* PROVIDED PASSAGE:
Carcinogenic Courts on Campus


Tennis courts at Wilcox are shut down. Courtesy of Michelle Nguyen.

For the past few years, the tennis teams of Wilcox have been practicing at middle schools around the area, from Peterson to Buchser. While this has been agreed to be a hassle amongst athletes and coaches, especially when considering the availability of buses and the time wasted during transportation, it has also been recognized as the best option for everyone’s health.

The National Cancer Institute (NCI) defines carcinogen as “any substance that causes cancer.” Well known examples include tobacco, alcohol, UV rays, and radiation. Currently, the tennis courts on campus contain carcinogen, specifically a substance called asbestos. Asbestos was known for being used in popcorn ceilings starting from 1945. In 1977, however, as Mesothelioma Hope states, “the U.S. Government banned the use of asbestos in ceilings finishes” because it was discovered that asbestos is carcinogenic. If inhaled for long periods of time, the fibers of asbestos get trapped in the human body. This will cause damage to cells and DNA, which will consequently cause diseases.

Collected data entries:
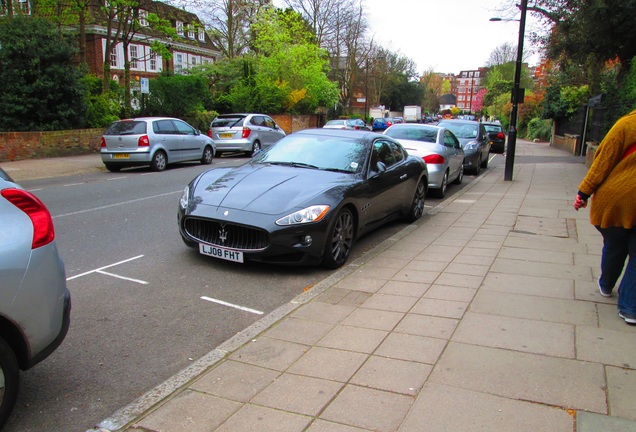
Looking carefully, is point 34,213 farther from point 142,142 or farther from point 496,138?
point 496,138

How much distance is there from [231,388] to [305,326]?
107 cm

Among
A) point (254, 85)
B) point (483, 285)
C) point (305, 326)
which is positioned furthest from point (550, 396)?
point (254, 85)

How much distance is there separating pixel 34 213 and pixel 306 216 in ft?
9.75

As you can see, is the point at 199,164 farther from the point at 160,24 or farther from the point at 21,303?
the point at 21,303

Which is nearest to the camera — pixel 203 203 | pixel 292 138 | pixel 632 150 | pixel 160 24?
pixel 632 150

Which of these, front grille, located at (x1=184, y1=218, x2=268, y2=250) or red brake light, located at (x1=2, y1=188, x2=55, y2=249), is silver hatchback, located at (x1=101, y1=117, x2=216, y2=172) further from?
red brake light, located at (x1=2, y1=188, x2=55, y2=249)

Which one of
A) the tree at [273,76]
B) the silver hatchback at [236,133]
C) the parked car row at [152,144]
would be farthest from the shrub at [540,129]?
the parked car row at [152,144]

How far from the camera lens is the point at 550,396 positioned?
301cm

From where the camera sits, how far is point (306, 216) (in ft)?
17.7

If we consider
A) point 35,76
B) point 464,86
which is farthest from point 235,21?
point 464,86

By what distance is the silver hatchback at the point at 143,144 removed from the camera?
15070 mm

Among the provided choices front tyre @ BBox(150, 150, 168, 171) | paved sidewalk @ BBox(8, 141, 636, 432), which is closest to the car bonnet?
paved sidewalk @ BBox(8, 141, 636, 432)

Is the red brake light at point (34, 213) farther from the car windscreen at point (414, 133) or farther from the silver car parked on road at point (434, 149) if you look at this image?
the car windscreen at point (414, 133)

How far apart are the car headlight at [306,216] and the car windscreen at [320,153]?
116 centimetres
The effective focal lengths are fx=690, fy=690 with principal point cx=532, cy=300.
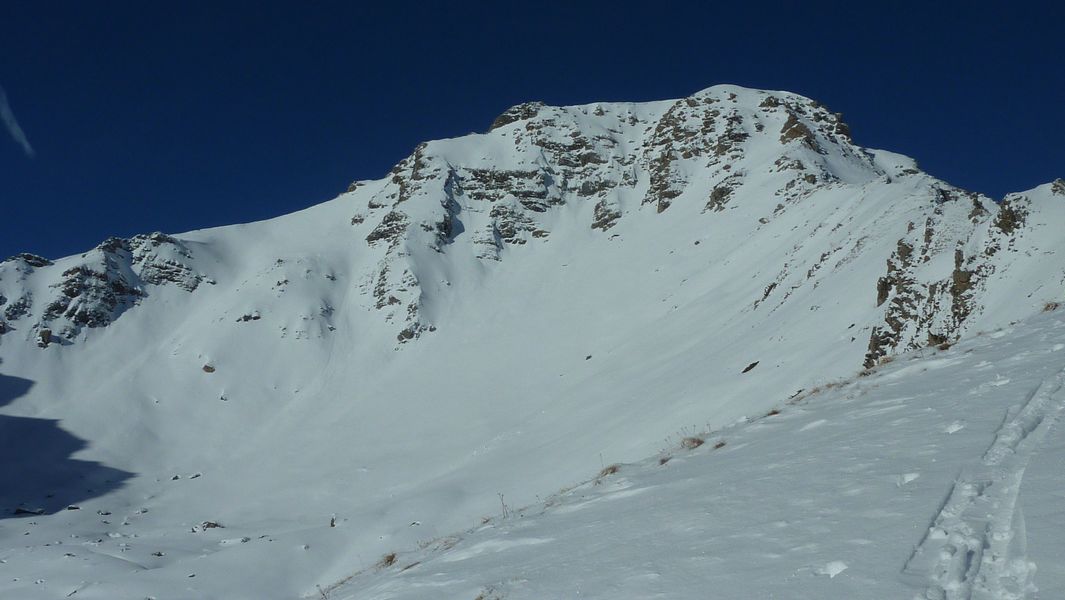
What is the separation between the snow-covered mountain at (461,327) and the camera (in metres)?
25.7

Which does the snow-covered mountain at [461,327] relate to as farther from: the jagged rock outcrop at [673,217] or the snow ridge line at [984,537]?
the snow ridge line at [984,537]

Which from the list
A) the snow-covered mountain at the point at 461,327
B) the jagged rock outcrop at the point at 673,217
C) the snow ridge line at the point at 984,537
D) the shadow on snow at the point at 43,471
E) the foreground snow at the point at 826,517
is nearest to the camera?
the snow ridge line at the point at 984,537

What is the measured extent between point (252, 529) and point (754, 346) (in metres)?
29.0

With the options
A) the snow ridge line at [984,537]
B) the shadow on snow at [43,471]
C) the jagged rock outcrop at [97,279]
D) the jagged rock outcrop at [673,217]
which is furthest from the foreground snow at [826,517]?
the jagged rock outcrop at [97,279]

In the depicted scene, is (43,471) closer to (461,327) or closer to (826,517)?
(461,327)

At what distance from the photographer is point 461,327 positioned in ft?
250

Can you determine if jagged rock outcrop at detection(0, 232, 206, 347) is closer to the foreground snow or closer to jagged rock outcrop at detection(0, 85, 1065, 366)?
jagged rock outcrop at detection(0, 85, 1065, 366)

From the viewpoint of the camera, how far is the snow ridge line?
12.9 feet

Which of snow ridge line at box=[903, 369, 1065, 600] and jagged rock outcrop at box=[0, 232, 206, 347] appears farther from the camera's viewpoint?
jagged rock outcrop at box=[0, 232, 206, 347]

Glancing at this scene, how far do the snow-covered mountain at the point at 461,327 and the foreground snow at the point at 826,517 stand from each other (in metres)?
1.38

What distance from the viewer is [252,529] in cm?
3878

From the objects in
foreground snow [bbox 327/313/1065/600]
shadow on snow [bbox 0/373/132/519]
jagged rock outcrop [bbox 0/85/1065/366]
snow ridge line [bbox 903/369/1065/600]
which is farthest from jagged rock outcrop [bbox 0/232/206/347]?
snow ridge line [bbox 903/369/1065/600]

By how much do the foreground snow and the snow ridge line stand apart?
0.04 ft

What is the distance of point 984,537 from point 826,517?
1.11 metres
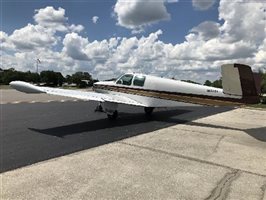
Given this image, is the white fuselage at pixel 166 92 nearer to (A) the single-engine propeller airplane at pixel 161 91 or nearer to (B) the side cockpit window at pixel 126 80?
(A) the single-engine propeller airplane at pixel 161 91

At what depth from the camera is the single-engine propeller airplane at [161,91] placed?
480 inches

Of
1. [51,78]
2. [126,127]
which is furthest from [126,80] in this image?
[51,78]

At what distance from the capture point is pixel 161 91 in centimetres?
1545

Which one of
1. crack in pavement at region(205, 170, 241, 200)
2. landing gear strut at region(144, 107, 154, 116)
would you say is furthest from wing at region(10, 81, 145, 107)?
crack in pavement at region(205, 170, 241, 200)

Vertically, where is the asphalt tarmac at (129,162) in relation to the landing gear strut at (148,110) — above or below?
below

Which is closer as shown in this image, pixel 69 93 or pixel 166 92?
pixel 69 93

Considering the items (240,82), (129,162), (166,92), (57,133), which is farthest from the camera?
(166,92)

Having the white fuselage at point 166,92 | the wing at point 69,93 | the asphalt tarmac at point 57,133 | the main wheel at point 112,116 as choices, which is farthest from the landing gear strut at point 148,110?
the main wheel at point 112,116

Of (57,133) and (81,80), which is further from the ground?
(81,80)

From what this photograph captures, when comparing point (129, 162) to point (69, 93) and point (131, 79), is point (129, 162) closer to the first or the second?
point (69, 93)

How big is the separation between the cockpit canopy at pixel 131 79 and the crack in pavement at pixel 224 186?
9.53 m

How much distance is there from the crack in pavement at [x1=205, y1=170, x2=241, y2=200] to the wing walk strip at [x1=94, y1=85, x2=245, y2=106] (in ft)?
20.7

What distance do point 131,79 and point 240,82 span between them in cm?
624

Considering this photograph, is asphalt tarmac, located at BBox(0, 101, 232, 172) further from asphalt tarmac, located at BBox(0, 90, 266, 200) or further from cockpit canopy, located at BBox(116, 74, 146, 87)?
cockpit canopy, located at BBox(116, 74, 146, 87)
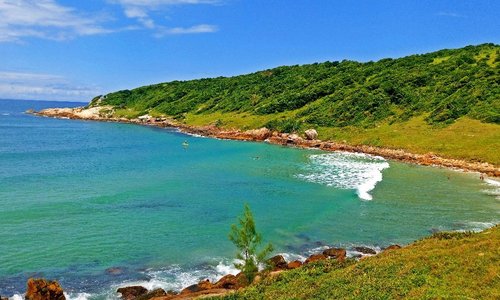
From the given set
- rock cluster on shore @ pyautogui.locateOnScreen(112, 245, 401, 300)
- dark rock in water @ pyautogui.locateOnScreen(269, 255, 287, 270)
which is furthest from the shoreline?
rock cluster on shore @ pyautogui.locateOnScreen(112, 245, 401, 300)

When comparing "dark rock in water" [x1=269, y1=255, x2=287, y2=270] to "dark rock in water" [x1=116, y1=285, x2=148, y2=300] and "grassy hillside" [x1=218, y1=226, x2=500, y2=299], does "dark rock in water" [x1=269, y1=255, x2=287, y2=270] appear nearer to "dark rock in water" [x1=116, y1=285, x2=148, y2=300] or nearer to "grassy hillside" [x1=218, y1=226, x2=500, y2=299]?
"grassy hillside" [x1=218, y1=226, x2=500, y2=299]

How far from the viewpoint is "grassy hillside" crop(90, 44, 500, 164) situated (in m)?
81.3

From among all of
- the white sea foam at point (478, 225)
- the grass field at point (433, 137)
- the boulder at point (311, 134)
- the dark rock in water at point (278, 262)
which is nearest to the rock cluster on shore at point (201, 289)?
the dark rock in water at point (278, 262)

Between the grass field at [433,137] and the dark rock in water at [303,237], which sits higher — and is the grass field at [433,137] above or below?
above

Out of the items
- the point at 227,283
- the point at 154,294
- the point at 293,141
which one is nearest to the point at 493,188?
the point at 227,283

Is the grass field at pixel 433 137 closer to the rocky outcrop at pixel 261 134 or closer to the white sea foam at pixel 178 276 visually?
the rocky outcrop at pixel 261 134

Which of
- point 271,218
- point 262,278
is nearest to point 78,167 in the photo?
point 271,218

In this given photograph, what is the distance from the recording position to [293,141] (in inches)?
3853

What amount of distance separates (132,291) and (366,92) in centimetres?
9445

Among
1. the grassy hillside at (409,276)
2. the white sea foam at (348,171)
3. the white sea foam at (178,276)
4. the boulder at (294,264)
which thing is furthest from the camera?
the white sea foam at (348,171)

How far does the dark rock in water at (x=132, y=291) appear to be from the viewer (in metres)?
24.8

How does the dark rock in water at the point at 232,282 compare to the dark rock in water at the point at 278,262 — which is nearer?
the dark rock in water at the point at 232,282

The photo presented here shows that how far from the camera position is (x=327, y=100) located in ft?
375

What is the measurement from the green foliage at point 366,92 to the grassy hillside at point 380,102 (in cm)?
21
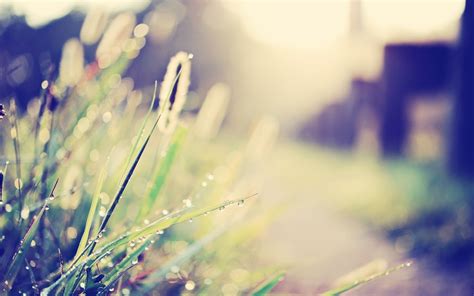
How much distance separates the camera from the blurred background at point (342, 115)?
9.02 ft

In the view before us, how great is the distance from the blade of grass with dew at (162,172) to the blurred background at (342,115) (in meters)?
0.43

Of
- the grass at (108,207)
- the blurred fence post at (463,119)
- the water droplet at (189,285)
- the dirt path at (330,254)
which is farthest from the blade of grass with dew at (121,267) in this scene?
the blurred fence post at (463,119)

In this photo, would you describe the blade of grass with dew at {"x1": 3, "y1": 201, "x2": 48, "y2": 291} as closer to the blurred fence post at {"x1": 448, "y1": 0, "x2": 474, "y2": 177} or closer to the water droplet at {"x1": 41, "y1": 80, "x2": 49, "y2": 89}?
the water droplet at {"x1": 41, "y1": 80, "x2": 49, "y2": 89}

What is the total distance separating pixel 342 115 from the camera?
40.0 ft

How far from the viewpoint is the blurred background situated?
2748mm

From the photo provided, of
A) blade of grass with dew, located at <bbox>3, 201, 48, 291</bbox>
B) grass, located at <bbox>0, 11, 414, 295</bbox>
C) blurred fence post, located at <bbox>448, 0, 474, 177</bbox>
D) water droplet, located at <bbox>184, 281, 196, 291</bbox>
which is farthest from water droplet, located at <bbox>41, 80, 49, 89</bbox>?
blurred fence post, located at <bbox>448, 0, 474, 177</bbox>

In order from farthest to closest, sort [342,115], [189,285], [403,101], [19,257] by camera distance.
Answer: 1. [342,115]
2. [403,101]
3. [189,285]
4. [19,257]

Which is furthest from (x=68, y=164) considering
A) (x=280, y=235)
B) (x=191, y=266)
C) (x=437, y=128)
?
(x=437, y=128)

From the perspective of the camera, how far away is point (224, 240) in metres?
1.50

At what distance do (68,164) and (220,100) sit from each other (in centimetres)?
55

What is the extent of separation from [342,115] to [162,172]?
37.3ft

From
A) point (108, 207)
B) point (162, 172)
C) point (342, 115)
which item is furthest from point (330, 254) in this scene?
point (342, 115)

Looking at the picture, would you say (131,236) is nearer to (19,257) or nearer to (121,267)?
(121,267)

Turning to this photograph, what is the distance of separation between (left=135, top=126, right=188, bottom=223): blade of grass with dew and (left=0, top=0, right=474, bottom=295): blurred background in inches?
16.9
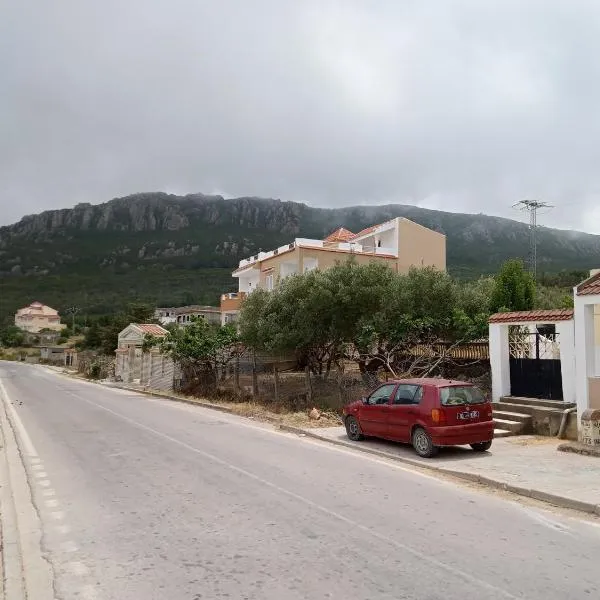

* ASSIGNED TASK 1:
According to the article on the campus tennis courts, what carcinogenic substance do the courts contain?
* ASSIGNED TASK 2:
Revise the article on the campus tennis courts between "For the past" and "for everyone’s health.", inclusive, replacing "hassle" with "nuisance".

* TASK RESULT 1:
The courts contain asbestos.

* TASK RESULT 2:
For the past few years, the tennis teams of Wilcox have been practicing at middle schools around the area, from Peterson to Buchser. While this has been agreed to be a nuisance amongst athletes and coaches, especially when considering the availability of buses and the time wasted during transportation, it has also been recognized as the best option for everyone’s health.